When Fiona returns from ‘treatment’ in ‘A Light-hearted Day’ she doesn’t recognise anyone: “Our presence made no impact on her.” Even toleration comes at a price as we discover in ‘A Pocket of Quietude’ where Hurst has set up a refuge for artists in an old mill – “It’s a matter of survival, not of suicide.” His survival, however, comes at the price of betraying the artists he invites to stay with him, his main aim being to protect their work rather than their lives. This, at least, distinguishes him for the largely interchangeable writers, painters and sculptors which populate the rest of the stories. The atmosphere is similarly rather monotone, varying only from the general unease of feeling under threat to moments of pleasure at the beauty of nature. Strangely, there is little relating to artistic creation which is taken as a given, as if Dick’s audience were also artists – and, indeed, in the novel art seems only to be produced to be appreciated by artists.

In her foreword, Carmen Maria Machado claims that it is too easy (though not wrong) to “affix the label of ‘they’ onto the people who have specifically made the lives of artists and intellectuals hell: conservative politicians and reactionary pundits and pearl-clutching parents and cowardly institutions” and we should cast the net more widely to include all “censorious impulses … and soft bigotry” This reading of the novel strikes me as only possible if you are a) not British and b) have very little awareness of the 1970s.
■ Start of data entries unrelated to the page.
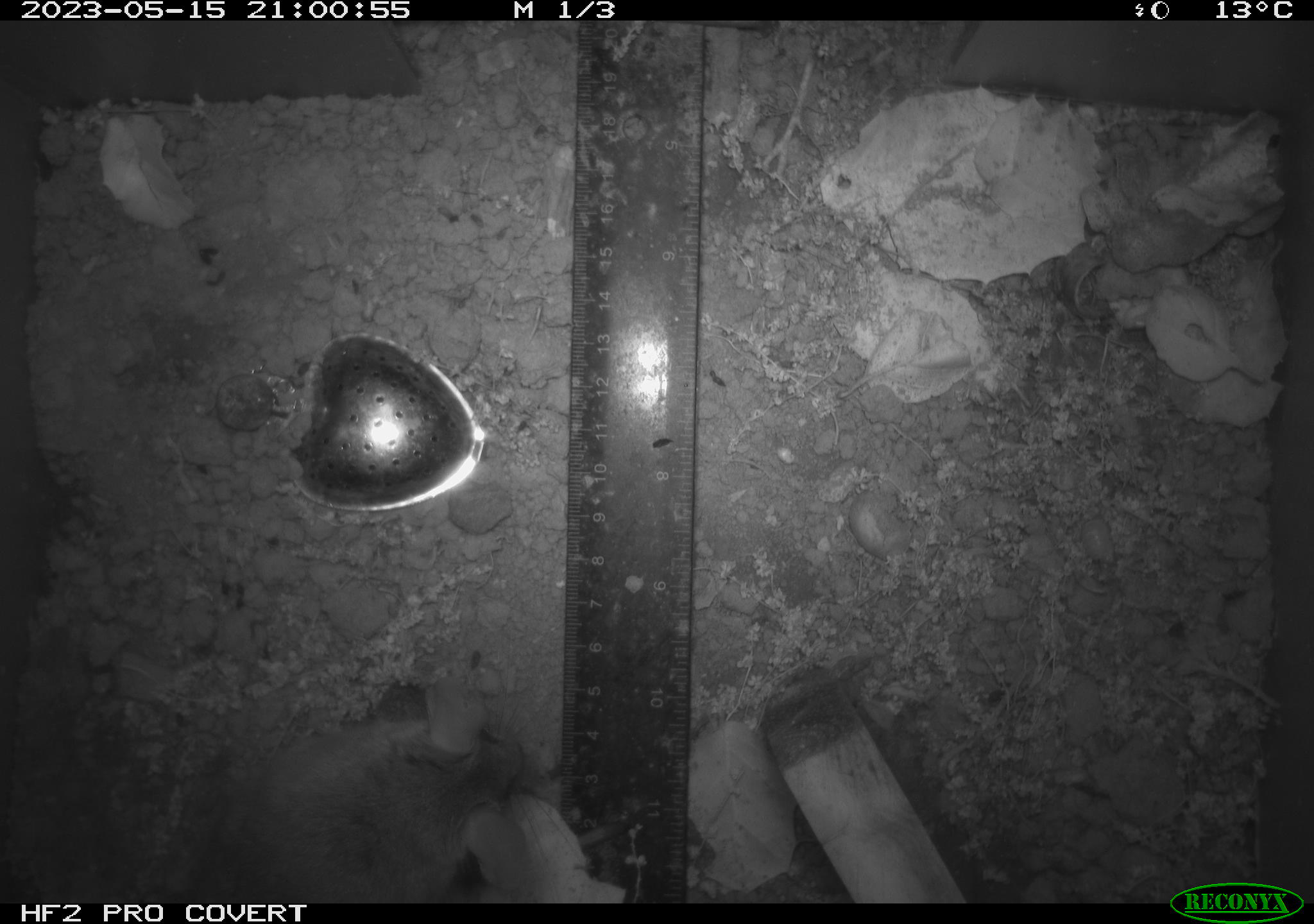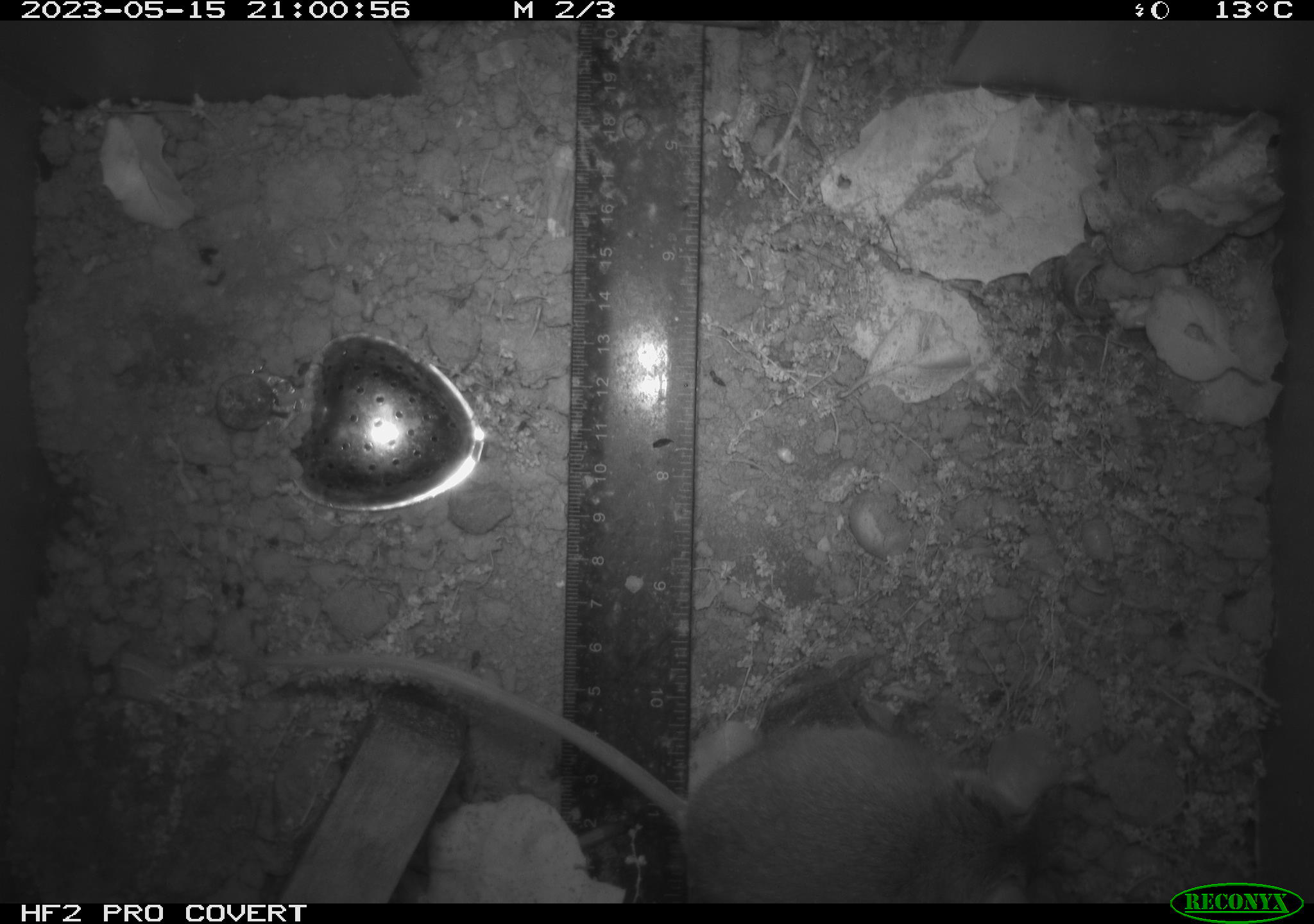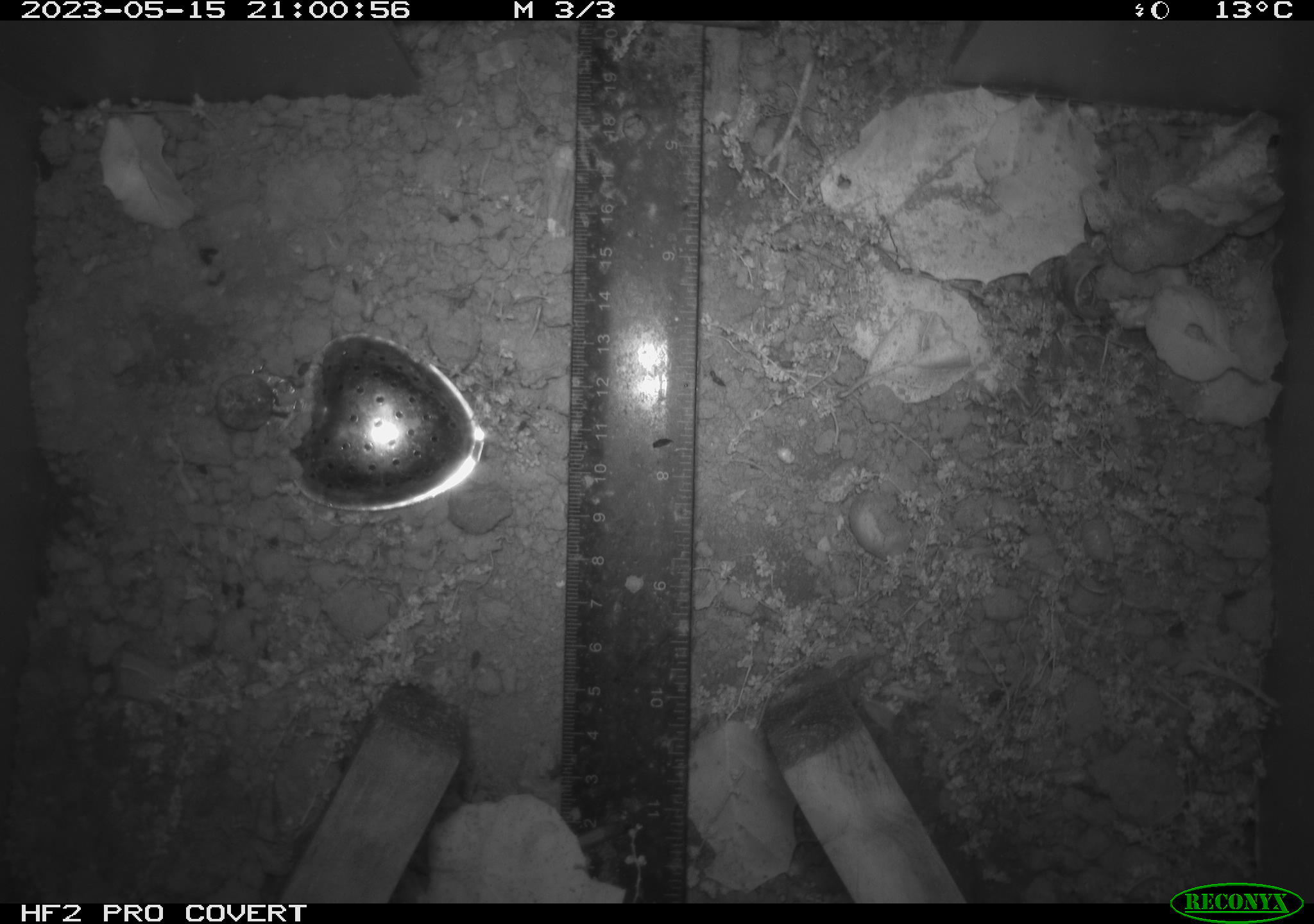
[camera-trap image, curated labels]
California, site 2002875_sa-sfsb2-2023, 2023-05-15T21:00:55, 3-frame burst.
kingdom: Animalia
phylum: Chordata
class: Mammalia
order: Rodentia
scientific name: Rodentia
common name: mouse species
In the first place, to a British reader the novel is heavily class based. The artists have ‘unobtrusive’ servants and cooks and not once, despite the outlawing of art suggesting it may not be a reliable source of income, do they worry about money. Even childhood memories are strong class indicators:

“Tea was a return to childhood with homemade scones, dishes of jam, plates of bread and butter, watercress, boiled eggs, seed- and ginger-cakes.”

Dick’s much praised descriptions of nature in fact convey a proprietary attitude, as if the countryside exists as a place of contemplation and can only be appreciated by the few – she explicitly refers to walking in the country as an ‘extension’ of art.

And ‘they’ are, of course, the working classes, threatening the established order with their disposable income – particularly the young. Wherever any threatening characters develops a little individuality in the novel (not often) they are ‘youth’s or children. Their viewpoint not only does not exist in the novel, but we are told they would not be able to articulate it anyway.

“They jabbered like savages, indecipherable gang vocabulary.”

And:

“They have reduced speech to a minimum, to such an extent that they can barely articulate their words.”

They are seen as feral and violent – a dog is killed as a warning; at one point children have to be stopped from drowning a fox. It is a novel in which the young are feared, and the poor are little better than animals – “like locusts.” No surprise, then, that television is a focus of criticism, explicitly linked to the brainwashing facilities:

“The only light comes from the television screens, kept on all the time.”

Opera is (apparently) “a dangerous art” (“It suggests too many freedoms.”) but pop music is to be condemned.

Rather than a hymn to non-conformity (quite ridiculous when the artists conform as much as ‘they’), the novel is an ugly reactionary psychodrama portraying the subconscious fears of an ageing writer against a world where her assumed privilege is under threat. More sadly, it is largely an artistic failure as its strengths (the sense of unease, the ambiguous threat) are simply repeated ad nauseum becoming less interesting with each story. For a much better novel conveying the fear of society breaking down prevalent in 70s Britain  I would suggest Doris Lessing’s Memoirs of a Survivor, written three year earlier; and for a dystopia where memory is threatened, the much more recent The Memory Police by Yoko Ogawa is far superior to this largely unnecessary book.